Final Update: As of 2010, Lever House became Casa Lever, an Italian restaurant from the Sant Ambrosius team.
Update 2: As of Friday, April 10, Lever House is “closed for renovations.” We put that in quotes because many such closures turn out to be extremely long-lasting, or indeed permanent. It certainly seems that if Lever House re-opens at all, it will be in a much altered form.
Update: As of April 2008, Scott Bryan was announced executive chef at Lever House, replacing Dan Silverman. But just days later, he quit. As of June 2, 2008, Bradford Thompson was announced as the new chef at Lever House. The alum of several Daniel Boulud restaurants, Thompson was previously chef de cuisine at Mary Elaine’s at the Phoenician in Scottsdale, Arizona, where he won the James Beard Best Chef (Southwest) award for 2006.
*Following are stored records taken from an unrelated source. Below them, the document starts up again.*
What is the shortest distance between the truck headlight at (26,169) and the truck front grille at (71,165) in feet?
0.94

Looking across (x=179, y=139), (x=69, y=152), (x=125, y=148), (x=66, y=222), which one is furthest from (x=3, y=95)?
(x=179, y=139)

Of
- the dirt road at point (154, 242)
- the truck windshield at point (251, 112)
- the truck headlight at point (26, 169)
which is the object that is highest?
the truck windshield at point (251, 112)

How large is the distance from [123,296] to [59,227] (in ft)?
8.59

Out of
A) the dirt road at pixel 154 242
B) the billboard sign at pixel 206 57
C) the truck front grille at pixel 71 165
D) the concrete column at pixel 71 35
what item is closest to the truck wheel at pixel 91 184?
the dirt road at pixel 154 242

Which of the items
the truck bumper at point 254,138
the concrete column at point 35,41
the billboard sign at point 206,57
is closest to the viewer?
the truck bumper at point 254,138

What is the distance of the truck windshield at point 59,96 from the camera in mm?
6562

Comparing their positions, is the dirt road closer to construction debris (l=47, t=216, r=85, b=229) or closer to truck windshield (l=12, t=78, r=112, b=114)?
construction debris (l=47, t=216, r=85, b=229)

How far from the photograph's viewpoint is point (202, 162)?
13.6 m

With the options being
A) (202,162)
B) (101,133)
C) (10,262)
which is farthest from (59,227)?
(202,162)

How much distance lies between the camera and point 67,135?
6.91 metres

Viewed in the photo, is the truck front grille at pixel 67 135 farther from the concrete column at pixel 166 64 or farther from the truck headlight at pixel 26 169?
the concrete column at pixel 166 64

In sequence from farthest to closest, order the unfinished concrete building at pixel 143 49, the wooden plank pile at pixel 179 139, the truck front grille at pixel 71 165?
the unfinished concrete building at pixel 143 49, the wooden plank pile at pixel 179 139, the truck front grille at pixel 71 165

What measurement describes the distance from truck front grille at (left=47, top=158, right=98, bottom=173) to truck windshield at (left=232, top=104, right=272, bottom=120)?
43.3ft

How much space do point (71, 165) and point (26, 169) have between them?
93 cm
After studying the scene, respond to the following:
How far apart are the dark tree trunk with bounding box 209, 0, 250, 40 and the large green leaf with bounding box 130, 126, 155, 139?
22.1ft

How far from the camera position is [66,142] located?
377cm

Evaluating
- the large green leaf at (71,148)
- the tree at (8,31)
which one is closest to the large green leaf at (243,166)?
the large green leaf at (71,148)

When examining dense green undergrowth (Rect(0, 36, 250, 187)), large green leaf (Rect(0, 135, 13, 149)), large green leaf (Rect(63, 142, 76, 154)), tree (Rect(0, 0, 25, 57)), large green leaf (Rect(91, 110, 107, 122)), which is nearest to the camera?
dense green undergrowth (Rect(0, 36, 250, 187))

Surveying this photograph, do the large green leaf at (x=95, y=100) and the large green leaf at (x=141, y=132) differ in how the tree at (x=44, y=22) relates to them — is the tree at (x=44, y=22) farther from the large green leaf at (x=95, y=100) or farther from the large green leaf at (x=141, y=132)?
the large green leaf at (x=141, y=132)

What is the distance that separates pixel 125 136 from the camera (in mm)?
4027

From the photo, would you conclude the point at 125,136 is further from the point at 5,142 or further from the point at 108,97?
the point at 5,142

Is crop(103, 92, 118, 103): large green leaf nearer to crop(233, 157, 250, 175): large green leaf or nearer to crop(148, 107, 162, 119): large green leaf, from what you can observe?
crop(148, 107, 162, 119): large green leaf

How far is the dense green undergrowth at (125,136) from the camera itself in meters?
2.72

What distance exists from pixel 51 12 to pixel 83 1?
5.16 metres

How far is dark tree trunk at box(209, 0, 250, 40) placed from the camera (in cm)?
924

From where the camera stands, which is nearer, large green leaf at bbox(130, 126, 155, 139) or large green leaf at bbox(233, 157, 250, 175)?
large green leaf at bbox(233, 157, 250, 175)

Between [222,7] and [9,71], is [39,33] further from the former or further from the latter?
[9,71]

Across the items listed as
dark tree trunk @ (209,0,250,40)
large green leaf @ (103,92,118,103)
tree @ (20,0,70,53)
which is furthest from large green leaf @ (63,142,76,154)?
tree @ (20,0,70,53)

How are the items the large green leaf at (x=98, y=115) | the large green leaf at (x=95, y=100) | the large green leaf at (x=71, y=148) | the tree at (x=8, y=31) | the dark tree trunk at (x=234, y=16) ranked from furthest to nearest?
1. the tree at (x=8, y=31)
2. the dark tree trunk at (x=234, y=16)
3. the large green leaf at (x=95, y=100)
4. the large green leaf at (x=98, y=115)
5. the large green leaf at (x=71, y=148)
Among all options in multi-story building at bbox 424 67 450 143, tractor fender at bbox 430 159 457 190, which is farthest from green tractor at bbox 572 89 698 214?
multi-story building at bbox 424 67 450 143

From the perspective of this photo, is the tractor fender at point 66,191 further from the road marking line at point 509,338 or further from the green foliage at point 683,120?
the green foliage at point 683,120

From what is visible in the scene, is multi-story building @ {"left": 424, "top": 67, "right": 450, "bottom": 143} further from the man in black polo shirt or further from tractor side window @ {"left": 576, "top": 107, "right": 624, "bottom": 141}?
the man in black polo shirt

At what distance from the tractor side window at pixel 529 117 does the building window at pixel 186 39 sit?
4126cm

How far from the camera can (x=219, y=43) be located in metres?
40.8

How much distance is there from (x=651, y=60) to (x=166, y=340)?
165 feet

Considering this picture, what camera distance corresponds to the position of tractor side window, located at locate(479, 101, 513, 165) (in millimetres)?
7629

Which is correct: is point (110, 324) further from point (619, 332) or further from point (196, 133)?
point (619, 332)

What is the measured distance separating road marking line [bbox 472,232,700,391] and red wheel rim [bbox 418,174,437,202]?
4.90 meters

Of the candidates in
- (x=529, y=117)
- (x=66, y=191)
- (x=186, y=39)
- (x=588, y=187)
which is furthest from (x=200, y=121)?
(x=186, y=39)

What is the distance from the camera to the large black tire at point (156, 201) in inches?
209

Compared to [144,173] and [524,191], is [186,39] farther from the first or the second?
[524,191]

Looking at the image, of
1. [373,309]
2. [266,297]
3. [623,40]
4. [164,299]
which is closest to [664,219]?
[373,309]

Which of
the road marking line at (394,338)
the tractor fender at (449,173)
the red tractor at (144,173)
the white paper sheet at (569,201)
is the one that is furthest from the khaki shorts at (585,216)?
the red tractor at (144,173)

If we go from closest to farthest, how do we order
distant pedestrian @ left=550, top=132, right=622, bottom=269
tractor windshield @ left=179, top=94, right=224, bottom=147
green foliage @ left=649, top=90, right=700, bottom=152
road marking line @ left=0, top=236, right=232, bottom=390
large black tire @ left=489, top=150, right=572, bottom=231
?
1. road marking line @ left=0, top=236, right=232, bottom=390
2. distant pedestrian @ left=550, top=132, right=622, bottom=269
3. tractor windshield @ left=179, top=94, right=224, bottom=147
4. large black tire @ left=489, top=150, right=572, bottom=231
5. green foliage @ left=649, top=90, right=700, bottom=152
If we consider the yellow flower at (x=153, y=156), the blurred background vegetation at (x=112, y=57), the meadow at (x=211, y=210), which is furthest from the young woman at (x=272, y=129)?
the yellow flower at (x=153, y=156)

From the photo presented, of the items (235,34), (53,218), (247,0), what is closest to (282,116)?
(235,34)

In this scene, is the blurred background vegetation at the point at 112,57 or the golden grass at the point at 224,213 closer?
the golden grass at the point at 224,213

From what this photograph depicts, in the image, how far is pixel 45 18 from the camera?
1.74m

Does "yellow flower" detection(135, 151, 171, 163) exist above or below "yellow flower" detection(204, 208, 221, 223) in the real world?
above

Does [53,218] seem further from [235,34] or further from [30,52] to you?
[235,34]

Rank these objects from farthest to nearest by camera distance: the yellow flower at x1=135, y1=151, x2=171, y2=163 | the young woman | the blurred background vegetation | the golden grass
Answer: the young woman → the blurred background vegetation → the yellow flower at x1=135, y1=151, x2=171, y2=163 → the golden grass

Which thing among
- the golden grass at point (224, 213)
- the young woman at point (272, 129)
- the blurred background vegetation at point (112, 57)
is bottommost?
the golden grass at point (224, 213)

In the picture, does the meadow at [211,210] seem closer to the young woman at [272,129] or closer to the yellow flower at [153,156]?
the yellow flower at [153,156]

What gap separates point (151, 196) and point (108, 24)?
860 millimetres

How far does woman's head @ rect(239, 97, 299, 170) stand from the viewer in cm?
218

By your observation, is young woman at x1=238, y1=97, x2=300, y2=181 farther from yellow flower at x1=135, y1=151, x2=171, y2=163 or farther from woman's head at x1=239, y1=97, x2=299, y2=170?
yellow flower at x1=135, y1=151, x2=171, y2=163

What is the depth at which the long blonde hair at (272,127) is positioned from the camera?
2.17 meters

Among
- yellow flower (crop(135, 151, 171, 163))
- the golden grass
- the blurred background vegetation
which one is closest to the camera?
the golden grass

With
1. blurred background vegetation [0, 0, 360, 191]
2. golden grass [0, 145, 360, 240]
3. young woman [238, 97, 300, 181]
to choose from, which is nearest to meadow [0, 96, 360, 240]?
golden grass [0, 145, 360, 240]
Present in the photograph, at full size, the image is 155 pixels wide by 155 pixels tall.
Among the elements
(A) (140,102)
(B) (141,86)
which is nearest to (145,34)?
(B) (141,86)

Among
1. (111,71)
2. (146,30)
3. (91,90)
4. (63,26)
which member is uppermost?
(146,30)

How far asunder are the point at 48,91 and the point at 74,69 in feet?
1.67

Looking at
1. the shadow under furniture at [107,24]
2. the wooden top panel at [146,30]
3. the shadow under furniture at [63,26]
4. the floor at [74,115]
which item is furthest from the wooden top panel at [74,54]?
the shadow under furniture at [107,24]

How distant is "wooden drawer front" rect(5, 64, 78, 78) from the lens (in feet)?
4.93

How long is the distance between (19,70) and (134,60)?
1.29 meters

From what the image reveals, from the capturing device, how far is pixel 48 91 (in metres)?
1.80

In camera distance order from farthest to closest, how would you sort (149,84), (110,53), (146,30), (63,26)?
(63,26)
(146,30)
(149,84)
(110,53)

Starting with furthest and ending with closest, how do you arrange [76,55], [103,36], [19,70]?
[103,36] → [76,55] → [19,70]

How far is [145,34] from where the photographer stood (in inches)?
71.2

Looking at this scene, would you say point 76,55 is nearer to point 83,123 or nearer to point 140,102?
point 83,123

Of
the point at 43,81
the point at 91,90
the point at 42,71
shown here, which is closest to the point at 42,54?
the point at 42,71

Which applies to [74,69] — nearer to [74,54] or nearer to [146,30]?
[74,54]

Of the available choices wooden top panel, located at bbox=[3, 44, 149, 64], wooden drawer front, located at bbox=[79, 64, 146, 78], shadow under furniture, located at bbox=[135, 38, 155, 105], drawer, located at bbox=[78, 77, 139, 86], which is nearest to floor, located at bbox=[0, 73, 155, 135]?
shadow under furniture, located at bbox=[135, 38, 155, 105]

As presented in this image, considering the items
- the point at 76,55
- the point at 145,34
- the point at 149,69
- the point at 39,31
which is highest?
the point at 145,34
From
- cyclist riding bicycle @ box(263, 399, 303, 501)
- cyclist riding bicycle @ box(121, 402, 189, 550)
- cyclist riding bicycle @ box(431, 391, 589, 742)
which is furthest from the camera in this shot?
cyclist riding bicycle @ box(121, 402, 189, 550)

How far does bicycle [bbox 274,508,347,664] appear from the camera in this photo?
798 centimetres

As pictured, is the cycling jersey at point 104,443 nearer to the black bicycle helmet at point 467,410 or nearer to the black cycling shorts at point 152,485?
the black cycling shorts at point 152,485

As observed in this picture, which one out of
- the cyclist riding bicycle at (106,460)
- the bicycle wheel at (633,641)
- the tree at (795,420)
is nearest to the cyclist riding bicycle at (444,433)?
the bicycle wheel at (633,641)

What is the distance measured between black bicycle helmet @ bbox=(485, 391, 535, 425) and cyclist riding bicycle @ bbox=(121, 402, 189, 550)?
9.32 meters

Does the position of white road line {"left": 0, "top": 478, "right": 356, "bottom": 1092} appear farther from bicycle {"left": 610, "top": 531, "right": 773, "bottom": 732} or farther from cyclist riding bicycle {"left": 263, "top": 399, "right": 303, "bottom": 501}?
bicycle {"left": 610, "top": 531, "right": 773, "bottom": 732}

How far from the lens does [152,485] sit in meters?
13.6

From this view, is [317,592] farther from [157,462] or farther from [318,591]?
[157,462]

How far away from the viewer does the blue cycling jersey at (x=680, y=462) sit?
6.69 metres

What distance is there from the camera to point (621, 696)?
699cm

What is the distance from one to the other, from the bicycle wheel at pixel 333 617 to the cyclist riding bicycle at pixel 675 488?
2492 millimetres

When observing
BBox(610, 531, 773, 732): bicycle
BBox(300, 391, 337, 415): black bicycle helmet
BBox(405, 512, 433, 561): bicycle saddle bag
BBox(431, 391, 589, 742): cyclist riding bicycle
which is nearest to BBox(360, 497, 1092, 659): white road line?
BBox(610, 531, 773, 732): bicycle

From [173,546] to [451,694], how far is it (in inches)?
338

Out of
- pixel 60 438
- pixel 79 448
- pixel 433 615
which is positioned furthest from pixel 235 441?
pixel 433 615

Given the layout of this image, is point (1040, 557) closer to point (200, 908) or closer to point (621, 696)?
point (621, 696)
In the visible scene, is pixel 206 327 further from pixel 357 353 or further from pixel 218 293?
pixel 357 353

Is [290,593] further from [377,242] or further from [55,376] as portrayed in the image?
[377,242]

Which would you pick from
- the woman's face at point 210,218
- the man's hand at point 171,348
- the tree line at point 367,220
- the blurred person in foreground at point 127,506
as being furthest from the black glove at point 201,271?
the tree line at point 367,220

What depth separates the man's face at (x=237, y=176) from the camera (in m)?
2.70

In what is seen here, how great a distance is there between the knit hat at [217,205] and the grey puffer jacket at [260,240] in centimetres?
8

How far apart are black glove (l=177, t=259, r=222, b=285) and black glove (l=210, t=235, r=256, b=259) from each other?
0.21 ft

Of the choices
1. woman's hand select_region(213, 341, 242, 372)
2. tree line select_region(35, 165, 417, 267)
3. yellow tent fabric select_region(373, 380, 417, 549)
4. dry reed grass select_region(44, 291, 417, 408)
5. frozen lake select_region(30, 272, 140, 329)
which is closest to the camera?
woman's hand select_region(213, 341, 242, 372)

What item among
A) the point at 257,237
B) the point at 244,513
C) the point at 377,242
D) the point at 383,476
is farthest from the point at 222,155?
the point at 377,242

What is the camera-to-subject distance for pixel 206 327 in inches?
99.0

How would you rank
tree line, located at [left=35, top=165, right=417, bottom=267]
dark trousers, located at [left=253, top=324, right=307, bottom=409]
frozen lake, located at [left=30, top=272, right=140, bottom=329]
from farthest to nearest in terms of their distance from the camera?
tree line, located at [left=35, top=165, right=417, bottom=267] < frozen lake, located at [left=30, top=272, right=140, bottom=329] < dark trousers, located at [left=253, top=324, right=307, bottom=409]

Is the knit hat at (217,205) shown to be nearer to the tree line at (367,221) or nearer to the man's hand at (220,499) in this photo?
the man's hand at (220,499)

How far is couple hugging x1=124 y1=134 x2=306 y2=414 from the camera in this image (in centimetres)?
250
I dined at Lever House in late May with two colleagues. The modernist space is striking, with the abundance of hexagonal shapes almost letting you forget that the walls are a plain-Jane light brown. Tables are comfortable and impeccably set, but they are exceedingly close together, with waiters performing Olympic-class gymnastic manoevers to get to your table. The noise level is uncomfortably loud.
The cuisine is a mostly undistinguished New American. Roasted asparagus with duck egg and parmigiano reggiano ($17) sounded promising, but a puddle of fried egg somewhat overwhelmed the asparagus. I was pleased to find that Colorado rack of lamb ($38) came with two thick double-cut chops, which were lusciously tender. They came with a spicy lamb sausage that was the evening’s highlight, along with a salad of parsley and mint that didn’t wow me. Strawberry cheesecake for dessert ($12) brought the evening to a fitting close.
I enjoyed a cocktail called the Bourbon Smash, although it was over-priced at $15. I was annoyed when the server removed it before I was finished. He asked if I’d like some wine with dinner. I hadn’t had time yet to peruse the list, so I entreated him to return in a few minutes. We never saw him again till dessert, so I drank water.
The bill for three was $200 including tax, before tip. That was for food only, as we drank no alcohol. (My cocktail was ordered at the bar.) At that price, you certainly expect the food to be good—which this was—but I prefer quieter surroundings and more attentive service. I won’t be rushing back.